Data entries
—————

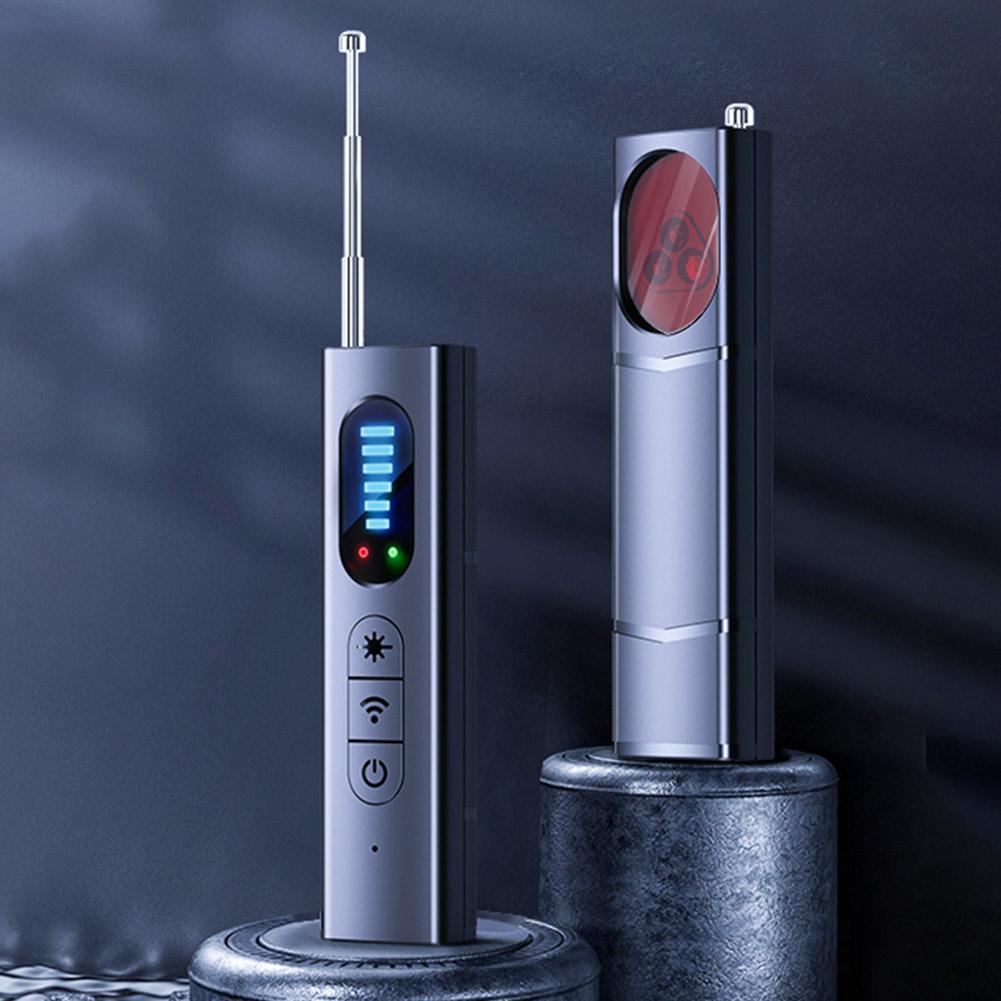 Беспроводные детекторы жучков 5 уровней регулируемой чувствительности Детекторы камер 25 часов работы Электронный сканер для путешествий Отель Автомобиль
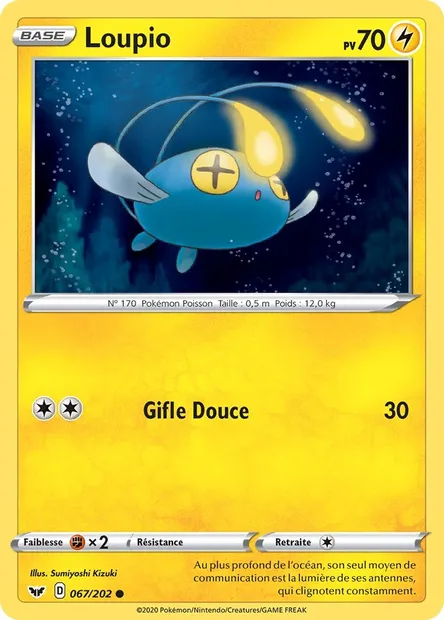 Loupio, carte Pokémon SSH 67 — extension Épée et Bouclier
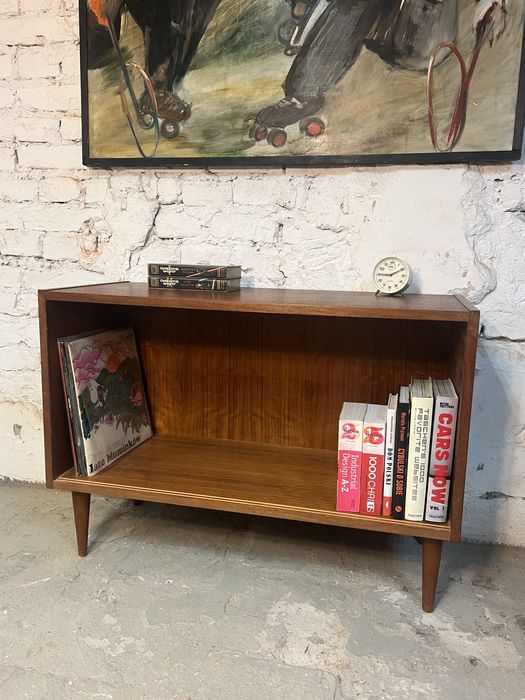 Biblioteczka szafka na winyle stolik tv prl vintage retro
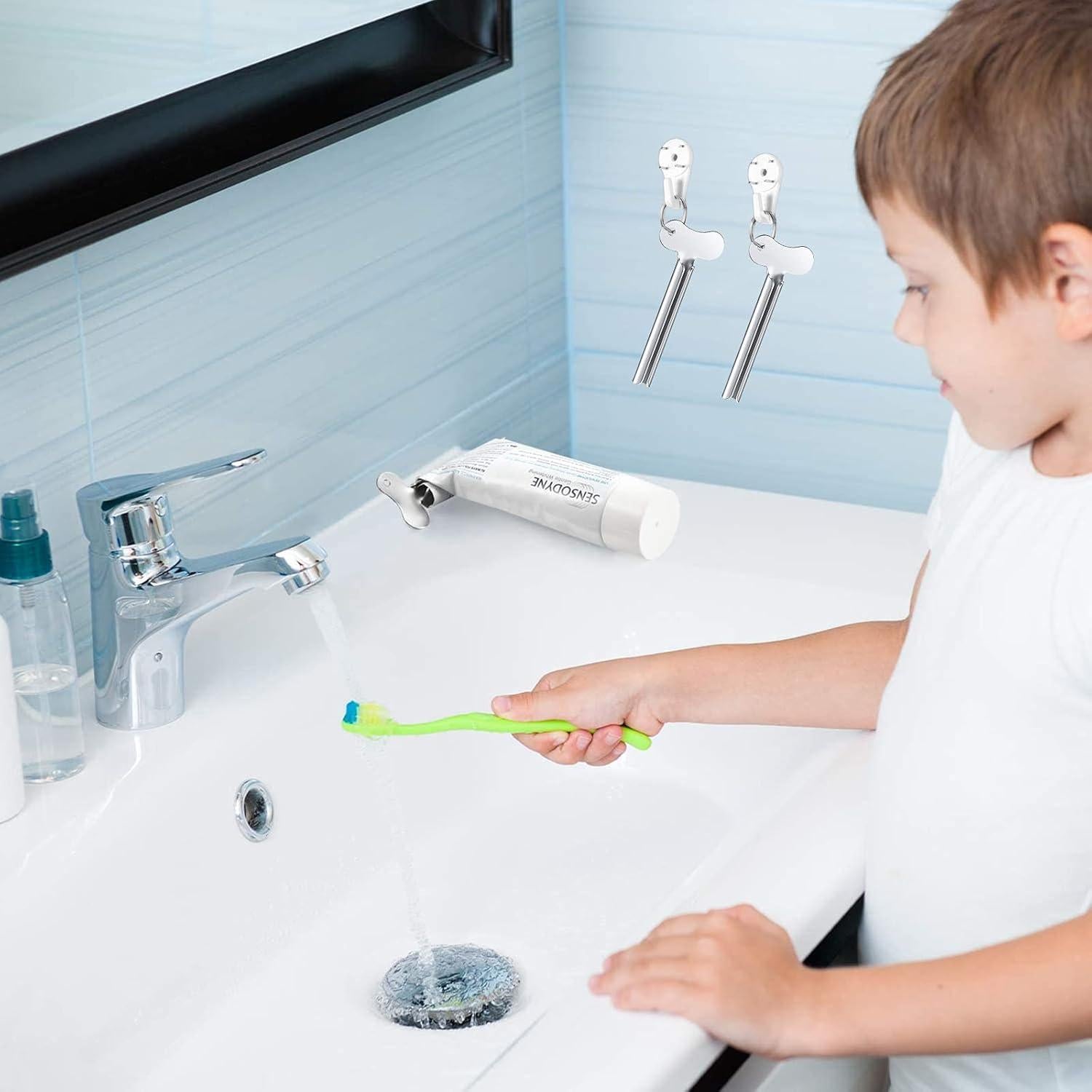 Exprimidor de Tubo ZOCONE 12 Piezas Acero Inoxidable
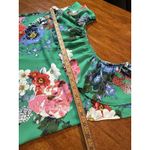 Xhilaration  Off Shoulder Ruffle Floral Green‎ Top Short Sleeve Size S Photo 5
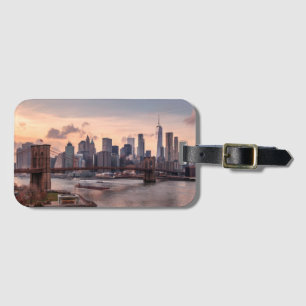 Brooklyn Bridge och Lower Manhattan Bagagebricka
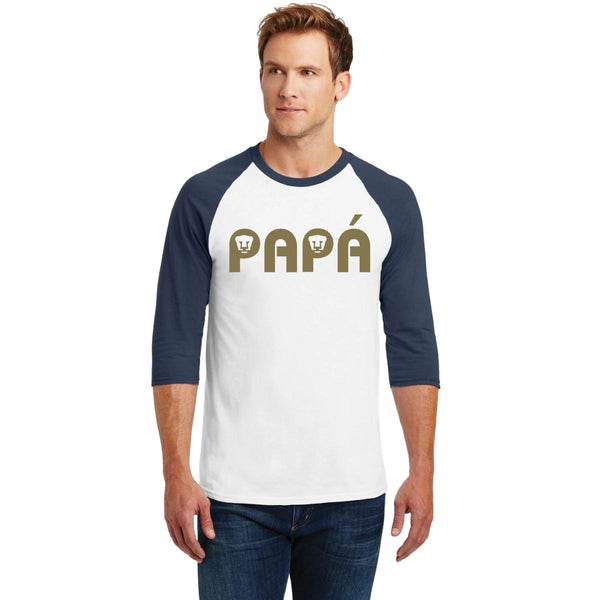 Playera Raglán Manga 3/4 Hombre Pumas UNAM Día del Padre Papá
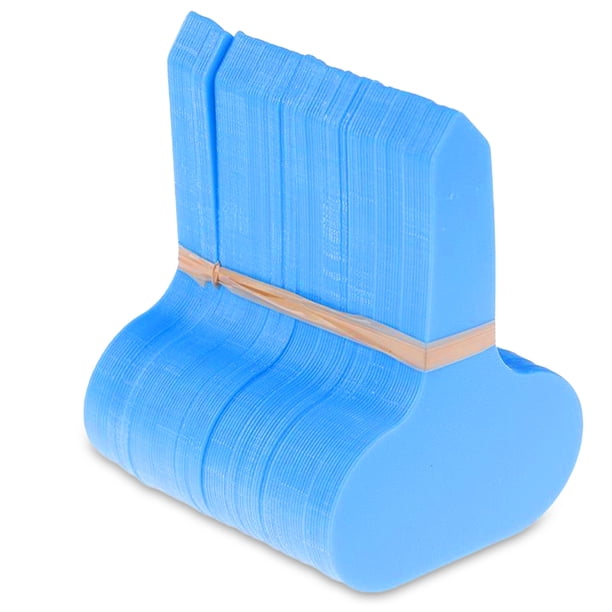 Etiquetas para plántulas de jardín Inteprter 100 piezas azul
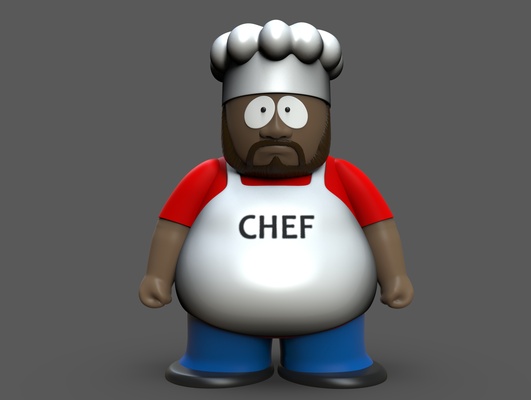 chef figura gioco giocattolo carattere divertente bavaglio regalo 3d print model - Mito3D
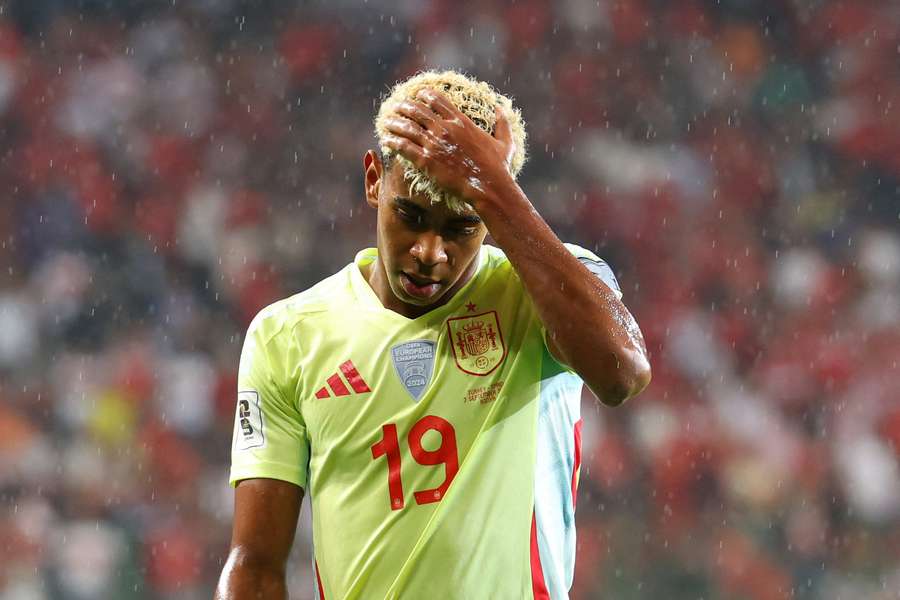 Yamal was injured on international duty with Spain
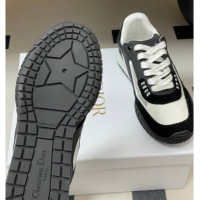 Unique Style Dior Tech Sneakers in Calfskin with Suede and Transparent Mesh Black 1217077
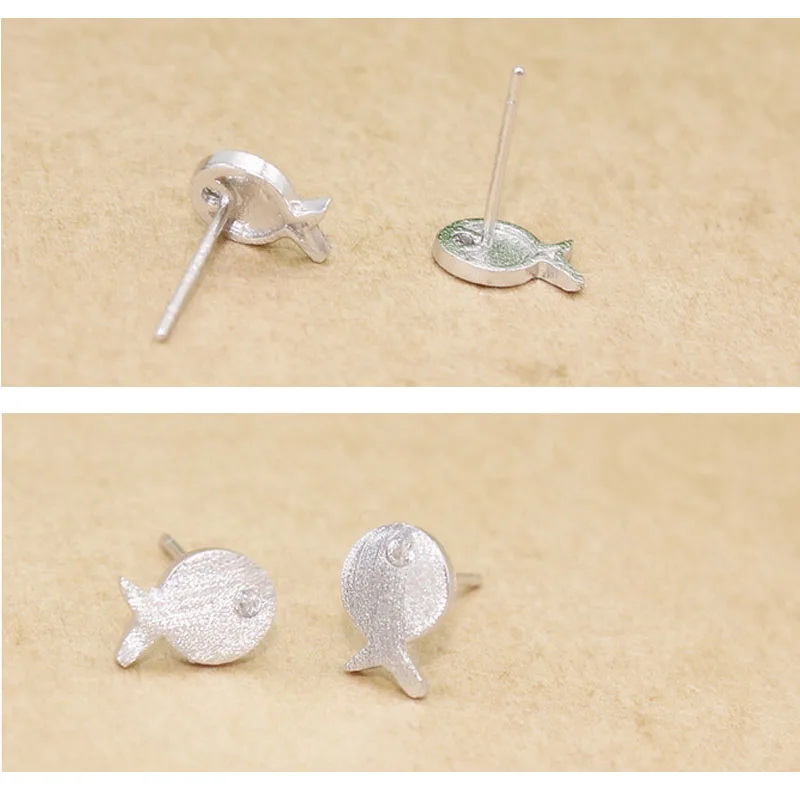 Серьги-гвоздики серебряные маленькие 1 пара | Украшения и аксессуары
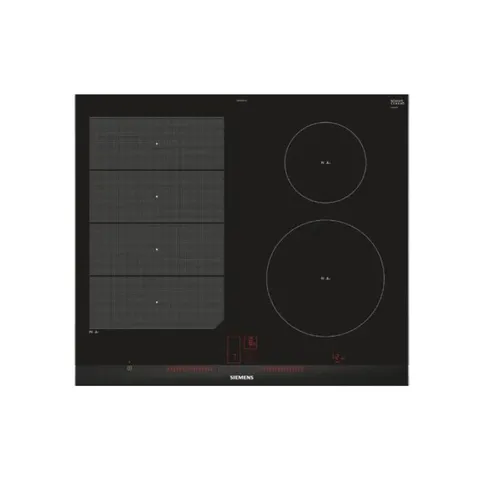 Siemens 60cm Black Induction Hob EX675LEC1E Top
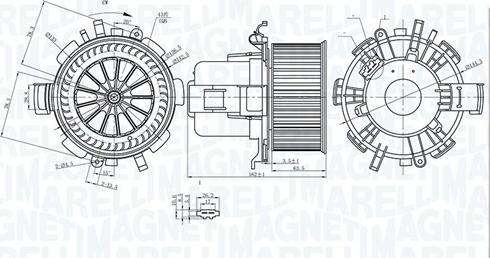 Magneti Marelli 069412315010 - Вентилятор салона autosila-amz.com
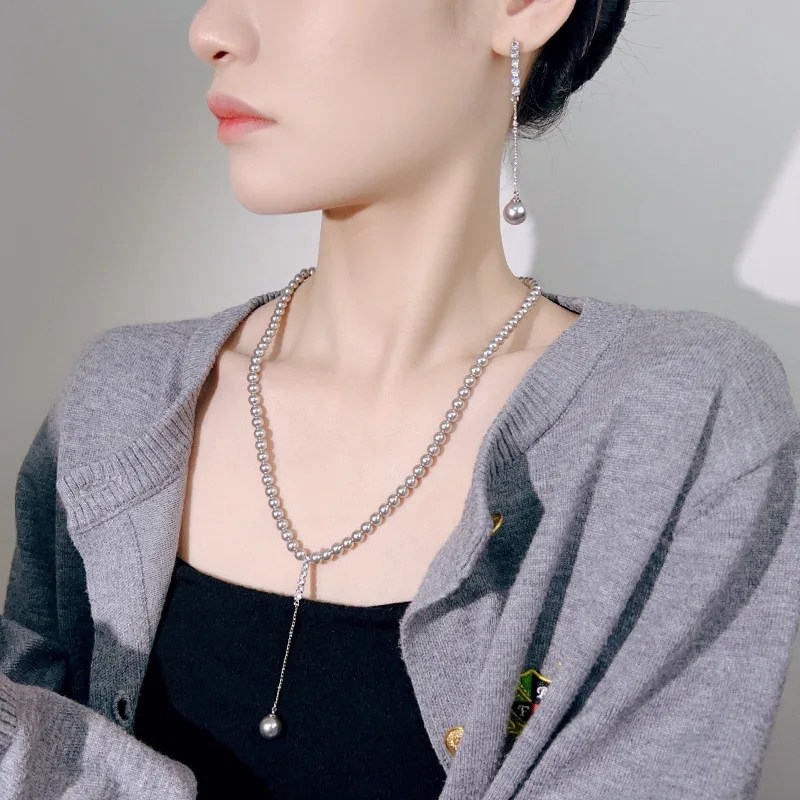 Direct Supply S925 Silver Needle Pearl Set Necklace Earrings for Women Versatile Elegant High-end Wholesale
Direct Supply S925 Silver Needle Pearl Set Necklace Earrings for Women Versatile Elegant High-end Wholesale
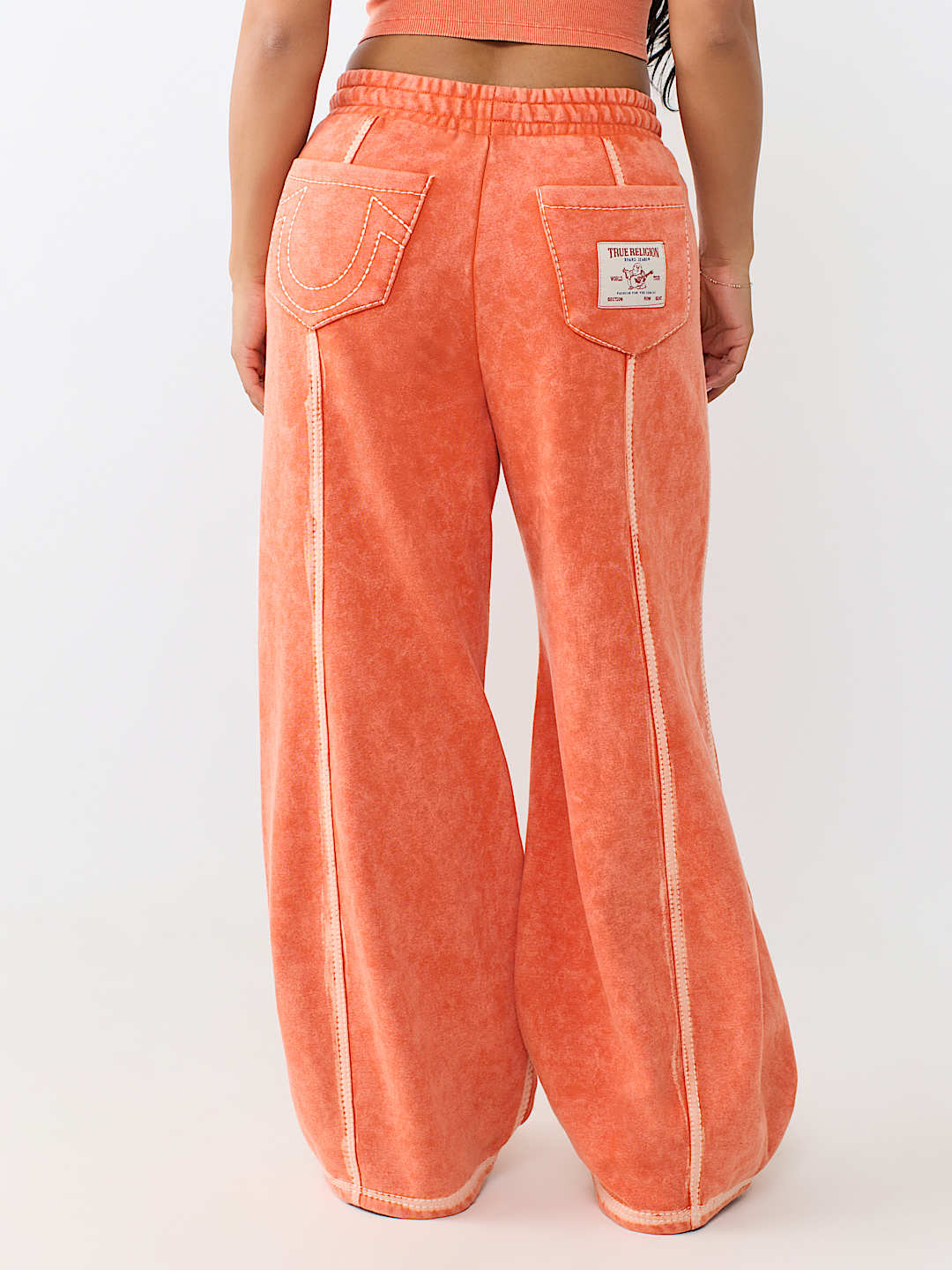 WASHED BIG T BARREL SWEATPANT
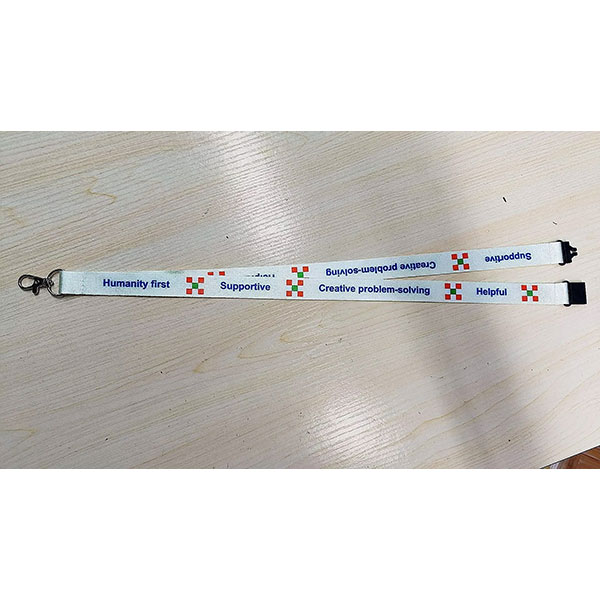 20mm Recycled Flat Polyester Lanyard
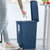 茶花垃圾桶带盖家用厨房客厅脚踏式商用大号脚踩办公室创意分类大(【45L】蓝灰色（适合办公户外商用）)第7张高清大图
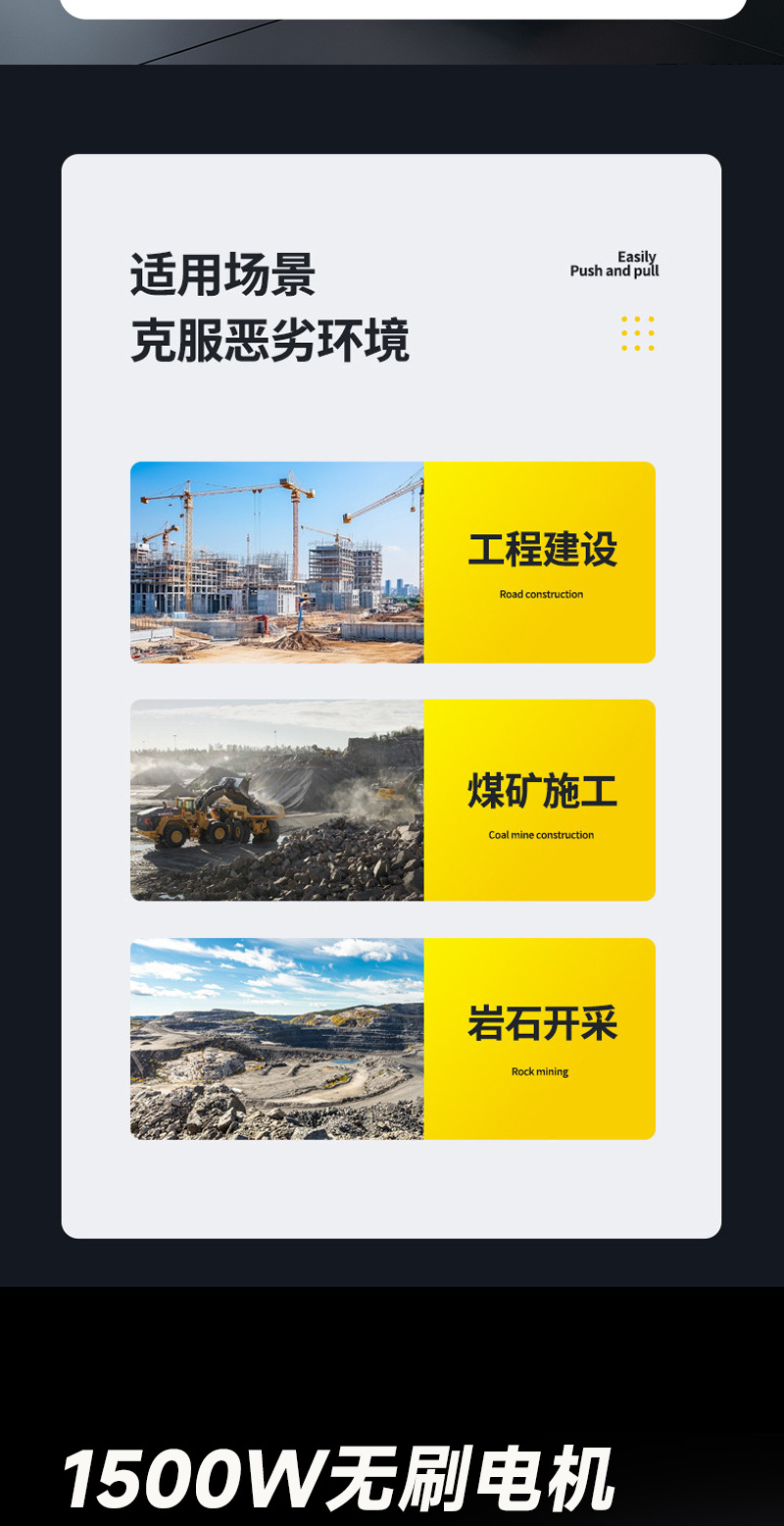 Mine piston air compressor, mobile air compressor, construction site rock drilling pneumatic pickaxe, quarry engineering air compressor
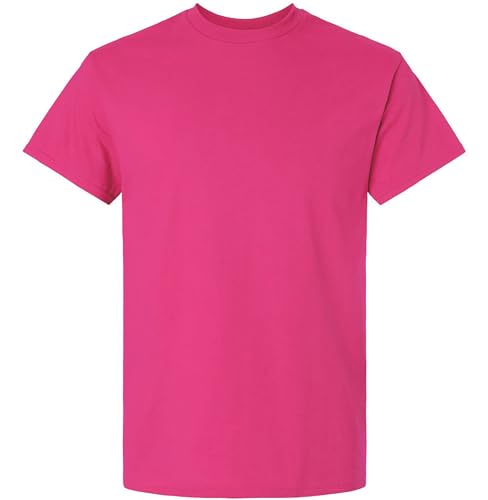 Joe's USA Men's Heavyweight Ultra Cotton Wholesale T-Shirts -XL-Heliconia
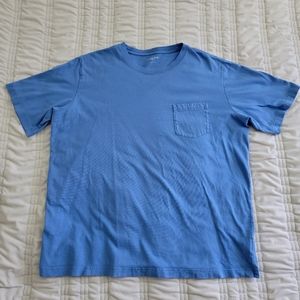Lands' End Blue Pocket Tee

—————

### Work to be completed
Without the pictures, return the entries exactly as they appear.

### Reply
 Беспроводные детекторы жучков 5 уровней регулируемой чувствительности Детекторы камер 25 часов работы Электронный сканер для путешествий Отель Автомобиль
 Loupio, carte Pokémon SSH 67 — extension Épée et Bouclier
 Biblioteczka szafka na winyle stolik tv prl vintage retro
 Exprimidor de Tubo ZOCONE 12 Piezas Acero Inoxidable
 Xhilaration  Off Shoulder Ruffle Floral Green‎ Top Short Sleeve Size S Photo 5
 Brooklyn Bridge och Lower Manhattan Bagagebricka
 Playera Raglán Manga 3/4 Hombre Pumas UNAM Día del Padre Papá
 Etiquetas para plántulas de jardín Inteprter 100 piezas azul
 chef figura gioco giocattolo carattere divertente bavaglio regalo 3d print model - Mito3D
 Yamal was injured on international duty with Spain
 Unique Style Dior Tech Sneakers in Calfskin with Suede and Transparent Mesh Black 1217077
 Серьги-гвоздики серебряные маленькие 1 пара | Украшения и аксессуары
 Siemens 60cm Black Induction Hob EX675LEC1E Top
 Magneti Marelli 069412315010 - Вентилятор салона autosila-amz.com
 Direct Supply S925 Silver Needle Pearl Set Necklace Earrings for Women Versatile Elegant High-end Wholesale
Direct Supply S925 Silver Needle Pearl Set Necklace Earrings for Women Versatile Elegant High-end Wholesale
 WASHED BIG T BARREL SWEATPANT
 20mm Recycled Flat Polyester Lanyard
 茶花垃圾桶带盖家用厨房客厅脚踏式商用大号脚踩办公室创意分类大(【45L】蓝灰色（适合办公户外商用）)第7张高清大图
 Mine piston air compressor, mobile air compressor, construction site rock drilling pneumatic pickaxe, quarry engineering air compressor
 Joe's USA Men's Heavyweight Ultra Cotton Wholesale T-Shirts -XL-Heliconia
Lands' End Blue Pocket Tee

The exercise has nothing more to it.